Rewrite the records below, replacing each occurrence of "further from" with "farther from" and changing nothing else.

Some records
>>
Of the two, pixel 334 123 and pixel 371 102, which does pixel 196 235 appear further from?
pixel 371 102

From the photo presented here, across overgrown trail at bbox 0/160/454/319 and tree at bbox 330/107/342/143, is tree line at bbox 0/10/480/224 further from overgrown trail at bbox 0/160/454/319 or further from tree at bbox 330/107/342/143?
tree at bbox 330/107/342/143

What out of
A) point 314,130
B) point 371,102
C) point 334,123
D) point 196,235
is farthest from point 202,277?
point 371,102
<<
● Full answer
Of the two, pixel 334 123 and pixel 371 102, which does pixel 196 235 appear farther from?
pixel 371 102

From the photo presented here, across overgrown trail at bbox 0/160/454/319 and tree at bbox 330/107/342/143, is tree line at bbox 0/10/480/224 farther from overgrown trail at bbox 0/160/454/319 or farther from tree at bbox 330/107/342/143?
tree at bbox 330/107/342/143

What out of
A) point 314,130
B) point 371,102
C) point 334,123
D) point 196,235
is farthest from point 202,277?
point 371,102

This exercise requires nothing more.